I have been using a Fiskars 28" splitting axe and a bungee cord the last 7 years....
I will start little slow, checking out the past year of posts here, and see what new I can learn...

Per A
Port Angeles WA
USA


----------



## DoubleB (Apr 16, 2015)

Hi Akkamaan,
Welcome to Hearth!  I am sure learning a lot here, so hopefully you'll find it interesting too.

Take care,
DoubleB


----------



## Ram 1500 with an axe... (Apr 16, 2015)

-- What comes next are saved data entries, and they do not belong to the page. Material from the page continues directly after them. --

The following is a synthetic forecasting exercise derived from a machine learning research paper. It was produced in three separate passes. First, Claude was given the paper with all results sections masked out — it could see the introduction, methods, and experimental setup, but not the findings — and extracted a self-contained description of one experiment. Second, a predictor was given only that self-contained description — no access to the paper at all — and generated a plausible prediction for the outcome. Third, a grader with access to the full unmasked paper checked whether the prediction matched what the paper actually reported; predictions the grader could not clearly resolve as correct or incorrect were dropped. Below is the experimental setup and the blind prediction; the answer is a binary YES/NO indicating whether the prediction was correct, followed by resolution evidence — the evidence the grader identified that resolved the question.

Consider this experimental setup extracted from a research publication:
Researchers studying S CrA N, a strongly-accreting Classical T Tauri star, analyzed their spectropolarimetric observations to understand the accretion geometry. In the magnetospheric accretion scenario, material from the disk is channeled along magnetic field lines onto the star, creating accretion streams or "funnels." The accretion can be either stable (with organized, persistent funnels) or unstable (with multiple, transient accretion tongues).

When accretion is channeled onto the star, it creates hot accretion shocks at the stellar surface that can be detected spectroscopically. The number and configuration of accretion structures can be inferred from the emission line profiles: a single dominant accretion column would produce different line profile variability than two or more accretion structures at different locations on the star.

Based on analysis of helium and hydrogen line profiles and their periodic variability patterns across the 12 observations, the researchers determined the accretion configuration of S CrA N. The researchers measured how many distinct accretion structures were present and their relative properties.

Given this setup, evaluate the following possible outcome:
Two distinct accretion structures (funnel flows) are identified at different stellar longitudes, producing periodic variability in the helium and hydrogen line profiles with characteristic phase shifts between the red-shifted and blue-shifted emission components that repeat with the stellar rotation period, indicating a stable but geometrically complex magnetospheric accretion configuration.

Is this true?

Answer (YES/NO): NO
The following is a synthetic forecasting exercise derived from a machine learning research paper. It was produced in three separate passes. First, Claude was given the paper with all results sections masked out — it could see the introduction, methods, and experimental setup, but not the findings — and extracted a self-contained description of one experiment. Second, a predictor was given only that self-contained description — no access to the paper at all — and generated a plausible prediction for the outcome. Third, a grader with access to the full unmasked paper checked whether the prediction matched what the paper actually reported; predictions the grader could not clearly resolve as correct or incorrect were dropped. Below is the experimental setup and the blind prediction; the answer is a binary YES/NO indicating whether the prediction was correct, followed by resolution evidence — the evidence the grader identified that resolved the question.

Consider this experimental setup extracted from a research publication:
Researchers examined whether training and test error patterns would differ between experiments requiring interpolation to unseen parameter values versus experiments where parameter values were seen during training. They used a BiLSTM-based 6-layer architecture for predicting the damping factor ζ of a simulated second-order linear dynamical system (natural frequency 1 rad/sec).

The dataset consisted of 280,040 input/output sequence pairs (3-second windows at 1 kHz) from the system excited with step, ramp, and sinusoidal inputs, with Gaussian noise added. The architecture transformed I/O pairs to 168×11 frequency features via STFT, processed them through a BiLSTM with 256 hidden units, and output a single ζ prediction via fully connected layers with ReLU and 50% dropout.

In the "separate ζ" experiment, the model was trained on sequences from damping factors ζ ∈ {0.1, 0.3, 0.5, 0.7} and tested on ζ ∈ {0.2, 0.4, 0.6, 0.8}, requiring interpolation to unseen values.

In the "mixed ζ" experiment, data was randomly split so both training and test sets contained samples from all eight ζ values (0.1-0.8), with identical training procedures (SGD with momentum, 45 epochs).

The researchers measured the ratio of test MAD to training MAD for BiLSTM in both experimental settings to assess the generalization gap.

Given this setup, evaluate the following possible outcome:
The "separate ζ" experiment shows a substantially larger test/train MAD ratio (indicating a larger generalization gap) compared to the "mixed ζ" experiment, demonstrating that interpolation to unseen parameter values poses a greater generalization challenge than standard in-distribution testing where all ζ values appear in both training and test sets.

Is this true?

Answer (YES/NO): YES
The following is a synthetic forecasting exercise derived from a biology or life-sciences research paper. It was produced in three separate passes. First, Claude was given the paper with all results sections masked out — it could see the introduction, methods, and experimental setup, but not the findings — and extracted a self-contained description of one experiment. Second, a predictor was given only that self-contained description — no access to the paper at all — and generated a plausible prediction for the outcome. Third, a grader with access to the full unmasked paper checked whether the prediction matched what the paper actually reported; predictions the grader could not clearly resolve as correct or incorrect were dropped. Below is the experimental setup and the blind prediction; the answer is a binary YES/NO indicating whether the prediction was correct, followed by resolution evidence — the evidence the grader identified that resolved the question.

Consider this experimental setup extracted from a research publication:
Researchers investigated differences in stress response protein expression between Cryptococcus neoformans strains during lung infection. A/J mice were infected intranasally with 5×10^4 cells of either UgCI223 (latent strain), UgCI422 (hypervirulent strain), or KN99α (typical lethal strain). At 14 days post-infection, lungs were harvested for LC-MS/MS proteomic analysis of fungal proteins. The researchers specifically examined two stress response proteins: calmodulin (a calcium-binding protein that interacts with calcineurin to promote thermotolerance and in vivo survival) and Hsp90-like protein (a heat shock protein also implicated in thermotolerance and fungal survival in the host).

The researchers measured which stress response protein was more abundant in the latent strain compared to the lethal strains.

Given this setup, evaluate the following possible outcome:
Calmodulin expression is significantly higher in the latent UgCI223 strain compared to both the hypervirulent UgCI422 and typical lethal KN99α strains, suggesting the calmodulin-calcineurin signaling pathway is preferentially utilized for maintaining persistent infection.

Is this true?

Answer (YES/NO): YES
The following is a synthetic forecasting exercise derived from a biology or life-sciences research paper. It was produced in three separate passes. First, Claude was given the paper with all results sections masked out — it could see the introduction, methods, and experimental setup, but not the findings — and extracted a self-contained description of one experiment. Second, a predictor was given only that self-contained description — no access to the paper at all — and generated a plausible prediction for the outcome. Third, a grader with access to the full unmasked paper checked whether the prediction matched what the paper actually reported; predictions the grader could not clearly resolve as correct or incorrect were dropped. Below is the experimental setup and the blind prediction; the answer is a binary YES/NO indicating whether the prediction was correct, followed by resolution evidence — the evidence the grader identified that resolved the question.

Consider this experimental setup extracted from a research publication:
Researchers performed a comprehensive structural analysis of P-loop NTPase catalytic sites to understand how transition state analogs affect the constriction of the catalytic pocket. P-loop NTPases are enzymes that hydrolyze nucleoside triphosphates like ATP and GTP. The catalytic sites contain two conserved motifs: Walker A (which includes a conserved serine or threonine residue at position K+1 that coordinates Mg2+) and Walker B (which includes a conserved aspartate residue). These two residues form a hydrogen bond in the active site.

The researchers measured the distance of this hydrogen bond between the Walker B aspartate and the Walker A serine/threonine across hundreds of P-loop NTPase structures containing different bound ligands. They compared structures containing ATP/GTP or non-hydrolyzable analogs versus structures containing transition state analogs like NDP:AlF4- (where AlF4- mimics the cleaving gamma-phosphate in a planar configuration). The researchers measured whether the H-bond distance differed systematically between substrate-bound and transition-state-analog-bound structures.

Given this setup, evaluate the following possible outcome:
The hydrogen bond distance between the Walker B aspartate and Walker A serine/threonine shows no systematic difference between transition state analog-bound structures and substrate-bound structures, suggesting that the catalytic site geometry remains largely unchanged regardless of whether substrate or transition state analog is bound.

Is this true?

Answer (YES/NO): NO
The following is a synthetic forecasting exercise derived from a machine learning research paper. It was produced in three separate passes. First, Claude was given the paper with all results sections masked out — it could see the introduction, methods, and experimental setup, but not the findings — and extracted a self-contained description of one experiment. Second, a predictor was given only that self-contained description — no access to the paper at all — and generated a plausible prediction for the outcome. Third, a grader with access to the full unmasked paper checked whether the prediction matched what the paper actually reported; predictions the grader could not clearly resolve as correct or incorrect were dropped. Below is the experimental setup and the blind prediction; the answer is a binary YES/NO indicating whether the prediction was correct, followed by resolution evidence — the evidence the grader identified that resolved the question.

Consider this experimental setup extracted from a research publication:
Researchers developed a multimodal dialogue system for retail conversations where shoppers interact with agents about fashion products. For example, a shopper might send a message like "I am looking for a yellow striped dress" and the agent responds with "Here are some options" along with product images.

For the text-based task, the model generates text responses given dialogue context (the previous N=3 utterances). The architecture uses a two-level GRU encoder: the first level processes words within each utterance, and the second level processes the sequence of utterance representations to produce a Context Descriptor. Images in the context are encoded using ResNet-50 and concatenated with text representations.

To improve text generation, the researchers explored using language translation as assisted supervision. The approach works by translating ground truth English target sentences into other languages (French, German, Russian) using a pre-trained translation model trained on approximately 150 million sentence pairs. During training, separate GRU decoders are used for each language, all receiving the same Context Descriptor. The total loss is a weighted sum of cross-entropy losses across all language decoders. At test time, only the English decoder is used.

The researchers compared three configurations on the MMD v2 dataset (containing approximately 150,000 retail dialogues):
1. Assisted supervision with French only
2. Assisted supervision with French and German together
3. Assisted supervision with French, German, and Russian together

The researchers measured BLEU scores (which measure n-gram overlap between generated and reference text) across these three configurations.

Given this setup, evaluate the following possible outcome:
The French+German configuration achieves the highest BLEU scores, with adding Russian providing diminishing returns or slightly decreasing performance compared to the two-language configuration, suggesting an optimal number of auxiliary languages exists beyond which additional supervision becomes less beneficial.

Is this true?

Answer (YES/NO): NO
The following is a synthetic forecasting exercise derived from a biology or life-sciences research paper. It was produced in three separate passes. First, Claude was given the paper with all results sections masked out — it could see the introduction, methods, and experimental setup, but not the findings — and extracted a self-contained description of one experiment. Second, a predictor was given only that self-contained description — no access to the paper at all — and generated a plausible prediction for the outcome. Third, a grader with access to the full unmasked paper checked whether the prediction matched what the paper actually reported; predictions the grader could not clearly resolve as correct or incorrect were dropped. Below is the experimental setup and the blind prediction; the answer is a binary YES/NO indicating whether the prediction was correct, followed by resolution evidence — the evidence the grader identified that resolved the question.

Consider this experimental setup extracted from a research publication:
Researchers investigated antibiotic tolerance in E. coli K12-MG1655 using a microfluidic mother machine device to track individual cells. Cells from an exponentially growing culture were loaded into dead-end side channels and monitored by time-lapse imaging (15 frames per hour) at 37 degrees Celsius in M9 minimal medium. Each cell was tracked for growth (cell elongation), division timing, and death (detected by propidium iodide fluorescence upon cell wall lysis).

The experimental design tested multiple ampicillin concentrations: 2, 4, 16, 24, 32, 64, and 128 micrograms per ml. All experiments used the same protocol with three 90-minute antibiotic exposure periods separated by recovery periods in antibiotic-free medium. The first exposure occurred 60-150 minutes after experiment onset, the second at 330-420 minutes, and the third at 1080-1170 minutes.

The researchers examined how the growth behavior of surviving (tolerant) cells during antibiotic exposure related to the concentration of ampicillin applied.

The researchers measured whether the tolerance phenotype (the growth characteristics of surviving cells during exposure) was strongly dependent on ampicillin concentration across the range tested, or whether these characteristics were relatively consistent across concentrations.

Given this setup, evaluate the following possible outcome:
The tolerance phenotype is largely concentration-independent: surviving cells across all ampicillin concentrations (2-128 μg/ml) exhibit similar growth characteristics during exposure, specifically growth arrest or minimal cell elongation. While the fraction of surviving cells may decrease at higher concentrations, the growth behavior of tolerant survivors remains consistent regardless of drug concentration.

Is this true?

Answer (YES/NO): NO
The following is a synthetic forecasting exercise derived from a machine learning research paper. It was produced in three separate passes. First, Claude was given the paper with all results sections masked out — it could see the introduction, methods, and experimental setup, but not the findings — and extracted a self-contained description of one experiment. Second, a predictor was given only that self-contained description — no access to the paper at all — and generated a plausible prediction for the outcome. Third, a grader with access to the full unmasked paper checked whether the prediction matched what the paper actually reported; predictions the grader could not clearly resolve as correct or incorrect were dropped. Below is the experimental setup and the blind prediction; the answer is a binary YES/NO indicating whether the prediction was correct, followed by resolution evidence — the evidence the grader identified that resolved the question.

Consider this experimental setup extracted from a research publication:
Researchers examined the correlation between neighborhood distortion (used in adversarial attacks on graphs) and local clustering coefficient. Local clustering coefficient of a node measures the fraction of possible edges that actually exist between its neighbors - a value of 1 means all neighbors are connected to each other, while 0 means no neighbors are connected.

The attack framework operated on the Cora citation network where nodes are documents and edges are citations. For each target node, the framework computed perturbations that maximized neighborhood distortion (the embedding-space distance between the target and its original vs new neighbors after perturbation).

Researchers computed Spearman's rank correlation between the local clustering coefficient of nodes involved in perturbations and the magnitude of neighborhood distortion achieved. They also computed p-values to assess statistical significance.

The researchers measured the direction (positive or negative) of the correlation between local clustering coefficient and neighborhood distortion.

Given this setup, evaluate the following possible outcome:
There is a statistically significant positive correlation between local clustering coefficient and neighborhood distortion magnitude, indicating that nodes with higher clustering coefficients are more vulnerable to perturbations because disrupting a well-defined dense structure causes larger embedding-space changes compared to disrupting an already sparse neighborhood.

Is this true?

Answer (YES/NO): YES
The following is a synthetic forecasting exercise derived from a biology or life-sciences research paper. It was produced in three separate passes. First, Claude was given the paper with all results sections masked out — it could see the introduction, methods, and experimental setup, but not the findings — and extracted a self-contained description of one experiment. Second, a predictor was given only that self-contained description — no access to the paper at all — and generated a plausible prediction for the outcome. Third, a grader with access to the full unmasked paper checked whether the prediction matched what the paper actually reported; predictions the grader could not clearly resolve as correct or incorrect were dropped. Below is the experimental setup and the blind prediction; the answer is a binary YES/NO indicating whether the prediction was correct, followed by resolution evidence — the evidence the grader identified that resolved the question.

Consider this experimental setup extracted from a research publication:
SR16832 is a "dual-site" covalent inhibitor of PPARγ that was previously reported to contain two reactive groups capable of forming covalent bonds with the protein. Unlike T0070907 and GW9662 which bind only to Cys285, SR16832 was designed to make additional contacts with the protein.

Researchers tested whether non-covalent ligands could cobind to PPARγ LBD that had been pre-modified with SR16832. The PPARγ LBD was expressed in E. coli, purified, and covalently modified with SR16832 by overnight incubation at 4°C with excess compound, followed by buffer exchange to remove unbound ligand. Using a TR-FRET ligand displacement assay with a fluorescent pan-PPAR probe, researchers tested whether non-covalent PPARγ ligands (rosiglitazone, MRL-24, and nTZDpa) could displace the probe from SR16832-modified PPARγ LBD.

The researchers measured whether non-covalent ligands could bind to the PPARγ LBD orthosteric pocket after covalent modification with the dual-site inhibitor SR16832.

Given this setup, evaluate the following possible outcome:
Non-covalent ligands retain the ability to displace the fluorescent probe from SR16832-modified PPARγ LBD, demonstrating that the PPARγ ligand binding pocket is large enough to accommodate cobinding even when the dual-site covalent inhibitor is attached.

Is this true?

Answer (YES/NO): YES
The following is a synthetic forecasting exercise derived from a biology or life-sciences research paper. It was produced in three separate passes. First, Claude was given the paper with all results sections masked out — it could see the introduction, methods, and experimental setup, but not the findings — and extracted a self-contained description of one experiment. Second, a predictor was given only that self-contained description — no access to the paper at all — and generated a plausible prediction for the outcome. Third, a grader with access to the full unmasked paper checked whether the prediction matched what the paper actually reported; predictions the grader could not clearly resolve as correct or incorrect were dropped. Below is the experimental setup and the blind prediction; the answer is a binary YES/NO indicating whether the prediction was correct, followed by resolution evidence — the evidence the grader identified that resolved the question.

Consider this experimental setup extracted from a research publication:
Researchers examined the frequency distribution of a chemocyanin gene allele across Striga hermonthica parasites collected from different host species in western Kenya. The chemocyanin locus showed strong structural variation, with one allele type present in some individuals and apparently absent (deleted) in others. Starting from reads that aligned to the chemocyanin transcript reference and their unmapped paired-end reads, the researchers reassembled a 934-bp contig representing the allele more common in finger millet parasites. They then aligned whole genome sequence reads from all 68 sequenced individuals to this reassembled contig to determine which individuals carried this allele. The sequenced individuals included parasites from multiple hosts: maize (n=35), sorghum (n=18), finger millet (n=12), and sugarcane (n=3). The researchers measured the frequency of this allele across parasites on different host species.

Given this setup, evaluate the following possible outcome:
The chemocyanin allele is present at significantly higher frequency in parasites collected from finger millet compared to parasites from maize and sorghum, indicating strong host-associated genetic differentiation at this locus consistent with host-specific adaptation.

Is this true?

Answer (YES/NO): YES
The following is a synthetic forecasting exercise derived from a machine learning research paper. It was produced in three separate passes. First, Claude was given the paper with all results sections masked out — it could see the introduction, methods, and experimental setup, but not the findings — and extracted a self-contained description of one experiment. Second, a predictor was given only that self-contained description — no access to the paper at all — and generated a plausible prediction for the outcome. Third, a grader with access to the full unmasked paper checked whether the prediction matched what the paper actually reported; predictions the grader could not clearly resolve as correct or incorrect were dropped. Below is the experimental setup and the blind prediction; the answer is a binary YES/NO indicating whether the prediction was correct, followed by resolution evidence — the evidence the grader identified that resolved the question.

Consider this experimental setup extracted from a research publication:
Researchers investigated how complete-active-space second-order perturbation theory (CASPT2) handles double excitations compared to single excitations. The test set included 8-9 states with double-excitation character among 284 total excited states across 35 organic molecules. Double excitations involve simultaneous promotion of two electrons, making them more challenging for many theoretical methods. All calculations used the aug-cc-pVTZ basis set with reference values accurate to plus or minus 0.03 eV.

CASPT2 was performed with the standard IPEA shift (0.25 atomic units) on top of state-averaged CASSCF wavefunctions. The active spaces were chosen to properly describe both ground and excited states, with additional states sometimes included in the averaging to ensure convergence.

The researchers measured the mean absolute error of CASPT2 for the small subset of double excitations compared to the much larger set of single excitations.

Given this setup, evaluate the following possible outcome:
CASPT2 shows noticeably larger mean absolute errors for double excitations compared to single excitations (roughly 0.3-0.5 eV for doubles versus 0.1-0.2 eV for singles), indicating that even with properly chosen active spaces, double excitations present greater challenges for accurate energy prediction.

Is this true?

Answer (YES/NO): NO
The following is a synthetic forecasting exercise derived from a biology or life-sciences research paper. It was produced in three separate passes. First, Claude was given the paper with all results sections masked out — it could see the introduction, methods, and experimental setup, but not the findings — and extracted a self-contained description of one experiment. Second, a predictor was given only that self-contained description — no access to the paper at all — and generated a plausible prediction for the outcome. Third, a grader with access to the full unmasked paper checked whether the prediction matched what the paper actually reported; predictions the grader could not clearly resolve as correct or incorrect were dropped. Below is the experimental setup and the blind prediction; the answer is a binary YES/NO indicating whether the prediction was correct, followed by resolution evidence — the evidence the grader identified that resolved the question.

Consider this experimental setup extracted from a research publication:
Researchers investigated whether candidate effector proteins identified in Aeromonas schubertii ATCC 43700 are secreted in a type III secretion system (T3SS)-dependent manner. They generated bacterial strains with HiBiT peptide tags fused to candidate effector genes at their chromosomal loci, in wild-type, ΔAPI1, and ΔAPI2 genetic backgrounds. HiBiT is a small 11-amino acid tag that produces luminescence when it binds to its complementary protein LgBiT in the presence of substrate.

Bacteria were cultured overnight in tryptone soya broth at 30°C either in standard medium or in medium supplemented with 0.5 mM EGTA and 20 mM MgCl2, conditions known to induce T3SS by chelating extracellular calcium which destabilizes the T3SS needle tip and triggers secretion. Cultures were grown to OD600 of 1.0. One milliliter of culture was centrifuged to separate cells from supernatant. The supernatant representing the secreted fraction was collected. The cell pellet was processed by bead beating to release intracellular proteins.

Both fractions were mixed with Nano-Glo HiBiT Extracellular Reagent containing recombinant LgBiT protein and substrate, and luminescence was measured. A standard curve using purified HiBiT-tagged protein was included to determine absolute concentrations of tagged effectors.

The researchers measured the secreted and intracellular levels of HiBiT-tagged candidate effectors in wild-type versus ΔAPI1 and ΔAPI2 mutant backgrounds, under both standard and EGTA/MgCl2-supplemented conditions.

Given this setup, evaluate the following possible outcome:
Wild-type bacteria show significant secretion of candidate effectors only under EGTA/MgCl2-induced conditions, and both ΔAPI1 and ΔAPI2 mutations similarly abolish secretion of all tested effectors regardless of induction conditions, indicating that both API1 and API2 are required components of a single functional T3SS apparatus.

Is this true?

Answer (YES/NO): NO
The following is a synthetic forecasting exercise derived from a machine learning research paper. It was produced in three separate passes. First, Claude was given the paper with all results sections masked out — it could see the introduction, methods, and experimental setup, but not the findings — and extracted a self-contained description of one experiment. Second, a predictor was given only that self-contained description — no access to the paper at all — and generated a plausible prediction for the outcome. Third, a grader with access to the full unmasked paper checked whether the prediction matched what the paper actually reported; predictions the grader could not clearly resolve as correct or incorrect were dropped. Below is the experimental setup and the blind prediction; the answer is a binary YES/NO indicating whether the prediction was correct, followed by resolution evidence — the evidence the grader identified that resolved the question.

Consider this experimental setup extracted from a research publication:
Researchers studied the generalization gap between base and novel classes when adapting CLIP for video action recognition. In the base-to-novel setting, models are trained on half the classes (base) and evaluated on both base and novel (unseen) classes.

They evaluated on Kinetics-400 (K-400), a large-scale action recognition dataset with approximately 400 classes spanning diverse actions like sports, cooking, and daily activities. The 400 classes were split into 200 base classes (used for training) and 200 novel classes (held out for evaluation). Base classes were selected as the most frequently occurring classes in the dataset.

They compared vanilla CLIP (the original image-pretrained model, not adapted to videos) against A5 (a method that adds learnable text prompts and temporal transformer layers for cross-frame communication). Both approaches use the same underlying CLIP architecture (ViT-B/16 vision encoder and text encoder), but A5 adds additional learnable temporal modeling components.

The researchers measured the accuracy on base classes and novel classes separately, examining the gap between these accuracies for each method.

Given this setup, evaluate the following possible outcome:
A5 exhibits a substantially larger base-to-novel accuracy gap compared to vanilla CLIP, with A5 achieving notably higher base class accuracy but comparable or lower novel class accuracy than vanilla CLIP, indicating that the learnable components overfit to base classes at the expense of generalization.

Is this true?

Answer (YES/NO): YES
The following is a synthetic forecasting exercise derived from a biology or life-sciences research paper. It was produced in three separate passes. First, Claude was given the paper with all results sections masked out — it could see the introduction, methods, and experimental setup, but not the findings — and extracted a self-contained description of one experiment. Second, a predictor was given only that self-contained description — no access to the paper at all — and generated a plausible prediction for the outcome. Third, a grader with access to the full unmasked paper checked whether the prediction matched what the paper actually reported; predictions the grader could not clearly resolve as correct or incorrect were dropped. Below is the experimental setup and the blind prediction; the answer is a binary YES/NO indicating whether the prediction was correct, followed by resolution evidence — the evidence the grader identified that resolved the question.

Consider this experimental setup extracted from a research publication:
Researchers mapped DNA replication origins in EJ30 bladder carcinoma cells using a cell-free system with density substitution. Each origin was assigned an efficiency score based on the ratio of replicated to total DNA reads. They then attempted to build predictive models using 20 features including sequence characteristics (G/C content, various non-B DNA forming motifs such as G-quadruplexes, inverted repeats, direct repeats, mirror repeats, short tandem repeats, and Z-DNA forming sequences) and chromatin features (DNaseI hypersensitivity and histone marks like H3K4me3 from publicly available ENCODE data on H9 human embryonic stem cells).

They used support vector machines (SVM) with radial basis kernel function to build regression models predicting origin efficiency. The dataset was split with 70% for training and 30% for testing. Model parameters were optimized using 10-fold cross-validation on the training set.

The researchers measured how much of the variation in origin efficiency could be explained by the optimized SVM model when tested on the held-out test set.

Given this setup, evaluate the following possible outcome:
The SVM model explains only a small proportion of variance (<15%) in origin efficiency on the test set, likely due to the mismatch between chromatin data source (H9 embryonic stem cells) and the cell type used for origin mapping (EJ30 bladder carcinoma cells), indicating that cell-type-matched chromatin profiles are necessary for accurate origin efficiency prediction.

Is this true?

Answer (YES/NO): NO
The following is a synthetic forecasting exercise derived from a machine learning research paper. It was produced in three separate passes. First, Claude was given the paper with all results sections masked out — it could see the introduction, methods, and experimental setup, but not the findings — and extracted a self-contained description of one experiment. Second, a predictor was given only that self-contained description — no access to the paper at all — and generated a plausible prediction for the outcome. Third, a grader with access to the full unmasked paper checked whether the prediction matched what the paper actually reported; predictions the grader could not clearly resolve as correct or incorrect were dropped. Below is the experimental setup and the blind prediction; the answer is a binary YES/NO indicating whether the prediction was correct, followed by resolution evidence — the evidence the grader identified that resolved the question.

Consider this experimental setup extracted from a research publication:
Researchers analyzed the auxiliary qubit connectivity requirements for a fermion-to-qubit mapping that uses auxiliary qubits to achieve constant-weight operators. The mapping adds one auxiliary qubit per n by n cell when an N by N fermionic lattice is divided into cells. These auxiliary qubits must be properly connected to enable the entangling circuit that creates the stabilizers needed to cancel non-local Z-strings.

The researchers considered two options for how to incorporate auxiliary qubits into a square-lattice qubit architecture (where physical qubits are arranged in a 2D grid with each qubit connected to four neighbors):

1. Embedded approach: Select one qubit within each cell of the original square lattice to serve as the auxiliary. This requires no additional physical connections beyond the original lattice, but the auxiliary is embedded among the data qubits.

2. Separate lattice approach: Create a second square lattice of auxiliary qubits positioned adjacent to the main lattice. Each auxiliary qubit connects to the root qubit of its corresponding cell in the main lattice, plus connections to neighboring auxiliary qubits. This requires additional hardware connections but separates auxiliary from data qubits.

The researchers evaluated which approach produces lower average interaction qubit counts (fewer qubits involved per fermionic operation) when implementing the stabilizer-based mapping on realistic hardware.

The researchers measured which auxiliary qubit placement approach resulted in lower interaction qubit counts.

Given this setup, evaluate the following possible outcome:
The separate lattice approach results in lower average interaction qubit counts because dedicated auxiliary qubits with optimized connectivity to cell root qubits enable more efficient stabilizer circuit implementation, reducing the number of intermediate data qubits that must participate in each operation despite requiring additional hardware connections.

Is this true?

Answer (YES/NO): YES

Welcome, share your wisdom.....


----------



## DougA (Apr 16, 2015)

Welcome


----------



## akkamaan (Apr 16, 2015)

Thanks folks! I appreciate it!


----------



## Mag Craft (Apr 16, 2015)

Welcome to the forum and hope to see more of your posts.


----------



## Jags (Apr 17, 2015)

Welcome aboard.


----------



## Oldman47 (Apr 17, 2015)

Welcome to this forum.
I don't recall seeing your logon ID on that other forum but all of my time there is spent in the wood heating section, not the other sections.


----------



## TreePointer (Apr 17, 2015)

Welkome, Akkamaan!   There are many folks who check in here to take a break from the AS insanity.


----------



## akkamaan (Apr 17, 2015)

Oldman47 said:


> Welcome to this forum.
> I don't recall seeing your logon ID on that other forum but all of my time there is spent in the wood heating section, not the other sections.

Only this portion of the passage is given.